TEXTO APRESENTADO:

-- -- --

Antes, é preciso esclarecer a diferença entre renda e patrimônio. A renda é anual – resultado de salário, de aluguéis, de aplicações financeiras etc –, enquanto patrimônio constitui a riqueza acumulada, sob forma de casas, contas bancárias (menos dívidas), ações e outros tipos de riqueza. A verdade é que quem ganha pouco compra roupas para os filhos, paga aluguel, gasta grande parte da renda em comida e transporte, e não compra bens de alto valor agregado, como casas, carros luxuosos, muito menos ainda faz aplicações financeiras de alto rendimento. Professor Ladislau Dowbor aponta que “o pobre gasta, o rico acumula. Sem processo redistributivo, gera-se uma dinâmica insustentável a longo prazo”. Para ele, o desafio, obviamente, é reorientar recursos para financiar políticas sociais destinadas a gerar economia inclusiva, além de financiar a reconversão dos processos de produção e de consumo que revertam a destruição do meio ambiente. Os avanços produtivos do planeta se situam entre 1,5% a 2% ao ano, enquanto as aplicações financeiras dos que possuem capital acumulado aumentam numa ordem superior a 5%. Isso significa que parte crescente do que o planeta produz passa para a propriedade dos detentores de capital, que passam a viver da renda que este capital gera, o que justamente nos leva à fantástica concentração de riqueza nas mãos de poucos. (Dowbor, 2014).

-- -- --

MATERIAL COLETADO:
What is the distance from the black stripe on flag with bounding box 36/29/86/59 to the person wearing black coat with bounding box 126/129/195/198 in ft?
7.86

-- -- --

A FAZER:
A. Segundo o texto sobre renda e patrimônio, entre quais percentuais anuais se situam os avanços produtivos do planeta?
B. Retome o texto sobre renda e patrimônio e dê continuidade a ele a partir da última frase.

RESPOSTAS EM ORDEM:
A. Entre 1,5% e 2% ao ano.

B.
Nesse contexto e, do lado propositivo, esperar que mecanismos econômicos resolvam o desequilíbrio crescente faz pouco sentido. Piketty propõe criar ou expandir, segundo os casos, um imposto progressivo sobre o capital. O que inclusive seria produtivo, pois estimularia os detentores de grandes fortunas a buscar realizar investimentos produtivos em vez de observarem o crescimento das suas aplicações financeiras. Ele considera que as políticas sociais no Brasil foram financiadas pela classe média, e não pelos mais ricos, e que ainda não foi levada adiante uma reforma tributária para estabelecer impostos mais progressivos – os mais justos para sociedade. Dados do IBGE revelam que tivemos crescimento de quase 1,8 milhão de desocupados no País entre o último trimestre de 2019 e o primeiro trimestre de 2020. Imaginem só quantos serão os desocupados no fechamento do segundo trimestre deste ano? E, então, quem paga a conta?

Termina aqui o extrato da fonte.